== Document passage ==
______________________________
Some games earn a permanent seat in your group chat's hall of fame. Gartic Phone is one of them. The drawing-telephone format — write a sentence, draw the sentence, describe the drawing, draw that description — reliably transforms "a knight who is afraid of his horse" into "a sad taco attending prom," and nobody can explain what happened in between. If your friend group has ever wheezed through a 1am results reveal, you already know the magic.
So when people ask us about games like Gartic Phone, we take the question seriously, because that specific kind of joy is worth chasing. Here's our honest tour of the best drawing party games around, what each one does brilliantly — and the one thing they all quietly require, which is where we come in.
______________________________
== Data section ==

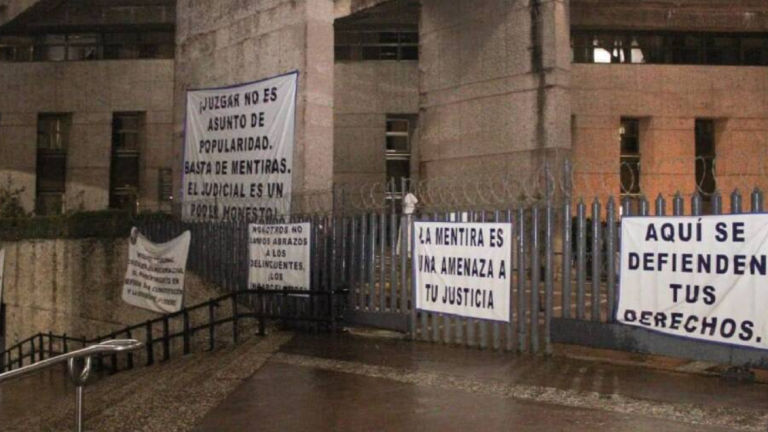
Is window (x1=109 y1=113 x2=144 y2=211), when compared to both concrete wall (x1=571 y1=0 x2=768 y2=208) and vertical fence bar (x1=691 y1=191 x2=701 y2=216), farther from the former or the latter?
vertical fence bar (x1=691 y1=191 x2=701 y2=216)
______________________________
== What you will do ==
Could you sum up the passage about Gartic Phone in two sentences?

== Answer to this exercise ==
Gartic Phone is a drawing-telephone game in which players take turns writing a sentence, drawing it, and describing the drawing, which reliably turns something like "a knight who is afraid of his horse" into "a sad taco attending prom." Because that kind of joy is worth chasing, the writers take questions about similar games seriously and offer a tour of the best drawing party games, what each does brilliantly, and the one thing they all quietly require.